The oceans are so vast that for centuries we believed them to be inexhaustible. Today, we know that 7 billion people are having a massive impact on the oceans, and many species are on the brink of extinction. What happens in the oceans is so far removed from our daily activities, that we don’t see the impact, the waste, or the cruelty. A large majority of people are either not aware of the importance of oceans to life on earth, or don’t care because it doesn’t seem to affect them directly.To some it is simply to too much of an inconvenience to change their habits. But many people do learn, and they do care- they simply feel paralyzed by the magnitude of the problem and the many issues we are facing. To those we say “Don’t be overwhelmed and take one step at a time”.
Sharks are an important part of our life support system!
The frightening reality is, like them or not, sharks play a crucial role on this planet. Our existence is, in part, dependent on theirs. Sharks are a critical component in an ecosystem that provides 1/3 of our world with food, produces more oxygen than all the rainforests combined, removes half of the atmosphere’s manmade carbon dioxide (greenhouse gas), and controls our planet’s temperature and weather. As the apex predators of the oceans, they keep other marine life in healthy balance. Remove sharks and that balance is seriously upset. Studies are indicating that regional elimination of sharks can cause disastrous effects including the collapse of fisheries and the death of coral reefs.

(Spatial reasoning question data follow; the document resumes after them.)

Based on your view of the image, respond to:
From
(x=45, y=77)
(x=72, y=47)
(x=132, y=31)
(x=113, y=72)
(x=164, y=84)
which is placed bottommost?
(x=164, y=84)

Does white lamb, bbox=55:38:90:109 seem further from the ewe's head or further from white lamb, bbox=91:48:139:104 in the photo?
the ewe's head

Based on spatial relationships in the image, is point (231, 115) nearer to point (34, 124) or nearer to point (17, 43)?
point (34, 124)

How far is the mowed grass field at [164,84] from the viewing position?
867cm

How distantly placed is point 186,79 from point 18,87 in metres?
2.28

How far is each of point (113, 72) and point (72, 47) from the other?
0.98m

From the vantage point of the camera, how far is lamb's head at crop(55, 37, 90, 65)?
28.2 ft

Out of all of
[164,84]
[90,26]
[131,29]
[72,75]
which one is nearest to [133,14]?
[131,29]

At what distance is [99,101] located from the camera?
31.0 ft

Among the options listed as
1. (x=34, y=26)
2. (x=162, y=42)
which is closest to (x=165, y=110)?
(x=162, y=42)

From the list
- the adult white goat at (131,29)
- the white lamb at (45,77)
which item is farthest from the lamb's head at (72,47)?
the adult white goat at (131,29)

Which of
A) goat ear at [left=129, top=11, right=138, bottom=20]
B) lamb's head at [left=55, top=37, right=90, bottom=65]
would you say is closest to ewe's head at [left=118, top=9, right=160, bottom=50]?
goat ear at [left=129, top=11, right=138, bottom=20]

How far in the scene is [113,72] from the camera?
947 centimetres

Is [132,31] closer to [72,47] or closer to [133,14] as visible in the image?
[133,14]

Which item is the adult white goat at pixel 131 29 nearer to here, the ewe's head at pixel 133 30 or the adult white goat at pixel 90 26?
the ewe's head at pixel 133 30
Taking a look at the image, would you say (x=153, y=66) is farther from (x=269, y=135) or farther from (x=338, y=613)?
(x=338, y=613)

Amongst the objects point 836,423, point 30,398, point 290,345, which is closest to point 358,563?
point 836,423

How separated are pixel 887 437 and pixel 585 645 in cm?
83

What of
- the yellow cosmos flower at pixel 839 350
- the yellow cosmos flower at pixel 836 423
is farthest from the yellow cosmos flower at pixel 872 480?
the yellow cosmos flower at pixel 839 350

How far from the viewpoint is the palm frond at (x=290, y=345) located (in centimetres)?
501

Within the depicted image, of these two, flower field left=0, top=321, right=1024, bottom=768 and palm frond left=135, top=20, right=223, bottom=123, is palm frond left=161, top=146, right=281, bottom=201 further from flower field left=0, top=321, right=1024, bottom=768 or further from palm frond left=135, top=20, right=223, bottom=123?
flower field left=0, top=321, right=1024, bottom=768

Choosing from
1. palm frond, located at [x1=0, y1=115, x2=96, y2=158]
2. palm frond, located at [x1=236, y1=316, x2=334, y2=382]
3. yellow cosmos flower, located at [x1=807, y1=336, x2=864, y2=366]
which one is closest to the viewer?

Ethical practices to safeguard sharks, our oceans and our planet are not only the responsibility of individual people, but also the responsibility of business. That is why we encourage businesses and restaurants owners to go Fin Free and celebrate their achievements with a Fin Free Certification. Let us know if we can sign you up! ! If you know of a business or restaurant that is serving shark fin products and want to encourage responsible business practices, here are some resources to help:
- Download our Restaurant Letter to ask the business owner to end the sale and trade of shark products.
- If you don’t get the results you want, we encourage you to build community support with a business petition showing the owner that there is larger consumer demand for them to go Fin Free.
- We advise all individuals and groups to speak with business owners in a friendly and respectful manner at all times.
Remember that the movement to ban shark fins is not based on race or nationality, and while the discussion might make some people feel uncomfortable, we are addressing the shark fin trade from all aspects. This includes consumers, businesses, retailers, shark fishermen, traders, lawmakers, fisheries experts and governmental agencies and most importantly, vulnerable sharks -- none of which are associated with one race or culture. Global awareness reflects the cultural shift we are seeing: people of all backgrounds want to protect sharks for generations to come.